Netstat only tells us that a connection was established (and perhaps stats on the amount of data waiting to be sent/received); packet sniffing with something like Wireshark would let us see what the application last sent and when, and what the server responded with and when. This may short-cut the path to understanding why the exception was raised.
( If you were to go this route and nothing was evident on the client, then it may be necessary to monitor from the server - in case it is something between the two forcing the disconnection. You only stated observing low latency, not whether or not individual connections are severed. )
That’s just the logging of an event. The SDK does all sorts of things - connections, reconnections etc on it’s own. Is any operation actually failing?
A timeout when making a connection is usually when making a connection to cloud and the client is not allowed. ( If it is not cloud, and there is nothing listening at the address, there would be repeated ConnectionRefused failures. )
We can see that connection is established over port 8093 between app node and CB node.

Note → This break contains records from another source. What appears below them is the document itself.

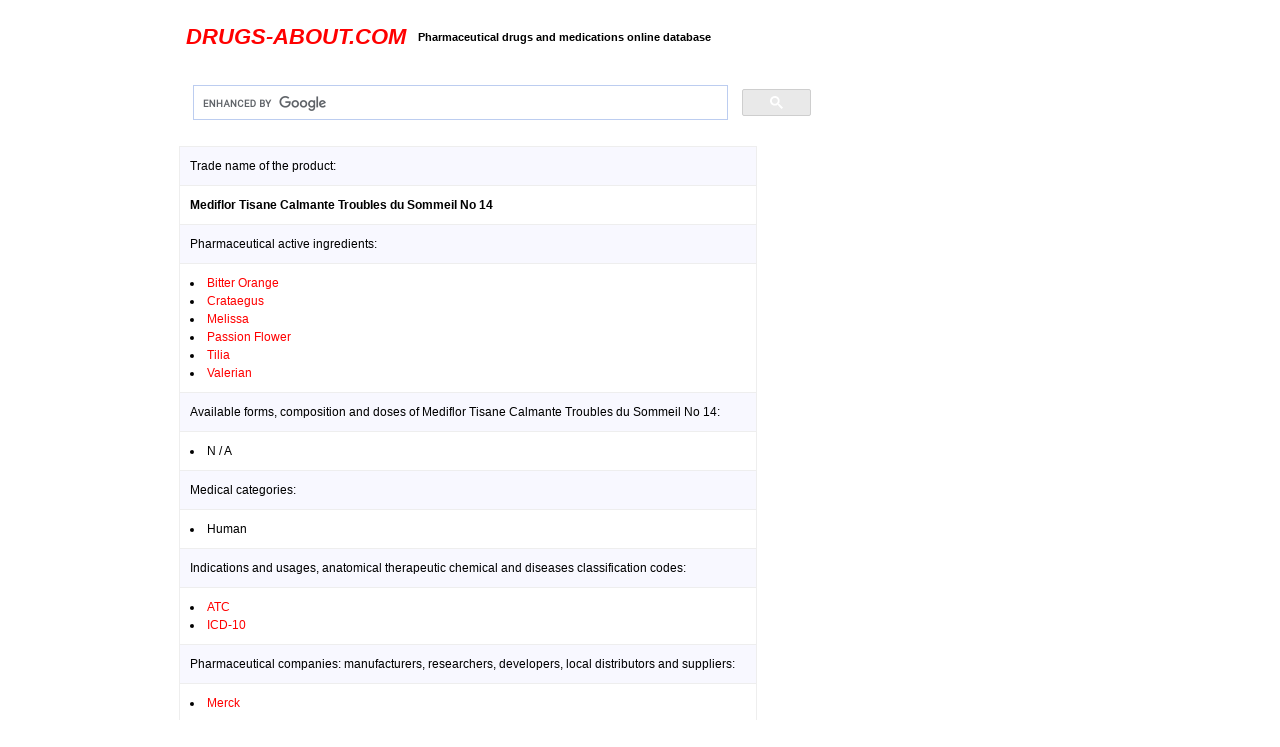

--- FILE ---
content_type: text/html; charset=UTF-8
request_url: https://drugs-about.com/drugs-m/mediflor-tisane-calmante-troubles-du-sommeil-no-14.html
body_size: 1527
content:
<!DOCTYPE html>
<html>
<head>
<!-- Global site tag (gtag.js) - Google Analytics -->
<script async src="https://www.googletagmanager.com/gtag/js?id=UA-592702-1"></script>
<script>
  window.dataLayer = window.dataLayer || [];
  function gtag(){dataLayer.push(arguments);}
  gtag('js', new Date());

  gtag('config', 'UA-592702-1');
</script>
<title>Mediflor Tisane Calmante Troubles du Sommeil No 14 (Bitter Orange; Crataegus; Melissa...) Merck</title>
<meta name="description" content="Mediflor Tisane Calmante Troubles du Sommeil No 14 information about active ingredients, pharmaceutical forms and doses by Merck, Mediflor Tisane Calmante Troubles du Sommeil No 14 indications, usages and related health products lists">
<link rel="stylesheet" type="text/css" href="styles.css"/>
<link rel="shortcut icon" href="/favicon.ico"/>
<meta name="viewport" content="width=device-width, initial-scale=1.0, minimum-scale=0.2, maximum-scale=5.0, user-scalable=yes">
</head>
<body link="#FF0000" vlink="FF0000">
</td>
<table>

<tr>
<td width=18%>
</td>

<td>

<table cellpadding="5"><br>
<tr>
<td>
<h2><em><a href="/">DRUGS-ABOUT.COM</a></em></h2></font>
</td>
<td>
<h4>Pharmaceutical drugs and medications online database</h4>
</td>
<td>
<!--gt-->
</td>
</tr>
</table>
<br>
<script async src="https://cse.google.com/cse.js?cx=003866292352461144478:WMX-390156325">
</script>
<div class="gcse-search"></div></td>
</td>
<td width=15%>
</td>
</tr>

<tr>
<td></td>
<td>
<!--admn-->
<td>
</td>
</tr>

<tr>
<td align="center" valign="top">
<!--ad2-->
</td>
<td align="justify"><table border="1" cellpadding="10" style="border-collapse:collapse">
<tr bgcolor="F8 F8 FF"><td colspan="3">Trade name of the product:</td></tr>
<tr><td colspan="3"><strong>Mediflor Tisane Calmante Troubles du Sommeil No 14</strong></td></tr>
<tr bgcolor="F8 F8 FF"><td colspan="3">Pharmaceutical active ingredients:</td></tr>
<tr><td colspan="3"><li><a href="/ing/bitter-orange.html">Bitter Orange</a><li><a href="/ing/crataegus.html">Crataegus</a><li><a href="/ing/melissa.html">Melissa</a><li><a href="/ing/passion-flower.html">Passion Flower</a><li><a href="/ing/tilia.html">Tilia</a><li><a href="/ing/valerian.html">Valerian</a></td></tr>
<tr bgcolor="F8 F8 FF"><td colspan="3">Available forms, composition and doses of Mediflor Tisane Calmante Troubles du Sommeil No 14:</td></tr>
<tr><td colspan="3"><li>N / A</td></tr>
<tr bgcolor="F8 F8 FF"><td colspan="3">Medical categories:</td></tr>
<tr><td colspan="3"><li>Human</td></tr>
<tr bgcolor="F8 F8 FF"><td colspan="3">Indications and usages, anatomical therapeutic chemical and diseases classification codes:</td></tr>
<tr><td colspan="3"><li><a href="/atc/index.html">ATC</a><li><a href="/icd/index.html">ICD-10</a></td></tr>
<tr bgcolor="F8 F8 FF"><td colspan="3">Pharmaceutical companies: manufacturers, researchers, developers, local distributors and suppliers:</td></tr>
<tr><td colspan="3"><li><a href="/firms/merck.html">Merck</a></td></tr>
<tr bgcolor="F8 F8 FF"><td colspan="3">Where to buy Mediflor Tisane Calmante Troubles du Sommeil No 14 brand or generic online:</td></tr>
<tr><td colspan="3"><br><a href="https://pharma-doctor.com/"><strong><font size="+1">Buy Mediflor Tisane Calmante Troubles du Sommeil No 14 online</font></strong></a><br><br></td></tr>
</table>
<br>
<!--admn-->
<br>
</td>
<td align="center" valign="top">
<!--ad-->
</td>
</tr>
<tr>
<td colspan=3>
<div align="center">
<table>
<tr>
<td align="center">
<hr size="1" noshade>
<a href="/drugs/drugs.html">Pharmaceutical Drugs</a> | 
<a href="/">Home Page</a> | 
<a href="/sitemap.html">Sitemap</a> | 
<a href="/terms-conditions.html">Terms & Conditions</a> | 
<a href="/privacy-policy.html">Privacy Policy</a> | 
<a href="https://pharma-doctor.com">Pharma Doctor</a> | 
<a href="/about.html">About Us</a> | 
<a href="/contact.html">Contact</a>
<br><br>
Copyright &copy; 2005 - 2026 Drugs-about.com. All rights reserved.
<br><br>
</td>
</tr>
</table>
</div>
</td>
</tr>
</table>
<script defer src="https://static.cloudflareinsights.com/beacon.min.js/vcd15cbe7772f49c399c6a5babf22c1241717689176015" integrity="sha512-ZpsOmlRQV6y907TI0dKBHq9Md29nnaEIPlkf84rnaERnq6zvWvPUqr2ft8M1aS28oN72PdrCzSjY4U6VaAw1EQ==" data-cf-beacon='{"version":"2024.11.0","token":"326cc6986e6447b0b24e1276a126f0fe","r":1,"server_timing":{"name":{"cfCacheStatus":true,"cfEdge":true,"cfExtPri":true,"cfL4":true,"cfOrigin":true,"cfSpeedBrain":true},"location_startswith":null}}' crossorigin="anonymous"></script>
</body>
</html>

From where? The client? What AWS does is if the client is not allowed, it accepts the connection - but does not let it complete, so the client hangs until it times out. AWS does that to prevent rapid port-scanning.
You might get more information if you tried accessing with curl --verbose. Or SDK Doctor. Or using waitUntilReady() in your application.
@dh Thanks for your response. We did not get any error query.log file. After further discussion with Dev team they told the application is up and running W/O issue, but after few mins the application experiencing the issue. Before getting above error in application log we are seeing below errors also. Any clue why these error getting captured in log.
> Mon Oct 16|11:28:15.374|W|cb-events|[com.couchbase.endpoint][UnexpectedEndpointDisconnectedEvent] The remote side disconnected the endpoint unexpectedly {"circuitBreaker":"DISABLED","connectedForMs":243572,"coreId":"0x28bf2e1f00000001","local":"10.10.16.118:44856","numOutstandingRequests":1,"remote":"10.10.18.196:8093","type":"QUERY"}|com.couchbase.endpoint||
If the Query service has not restarted (did you check for this?) nor logged anything then it has to be between the application and the server - likely something like a firewall etc. (Hence the Wireshark idea to monitor the actual traffic.)
(Or it is simply a request that has timed out though that’d normally be reflected by a timeout exception, and of course 243 seconds seems like quite an odd timeout. )
Perhaps others may have other ideas, but the Query service won’t sever the connection without responding unless it itself suffers an issue (which should be logged or at least you’d see evidence of a restart).
If this is Enterprise Edition, it may be best pursued via a support case.
Thinking a little more about it, it seems you could monitor/capture system:active_requests (or the active requests endpoint) say every 30 seconds to see if there is a constant request executing during the 4 minutes prior to the exception being raised. This may help direct next steps.
And of course, mreiche’s suggestions for checking from the client will help direct things too.
If it happens during a query, and apparently it does - I would suspect there is network equipment configured to drop idle connections. (A query request that is sent and waiting for a response appears idle to anything in between)
The SDK closes idle http connections after one second by default, so this was apparently not an idle connection. Unless you’ve specified a different idle timeout value? The more information you show in you questions, the better help that can be provided. The SDK dumps out all the config settings on startup.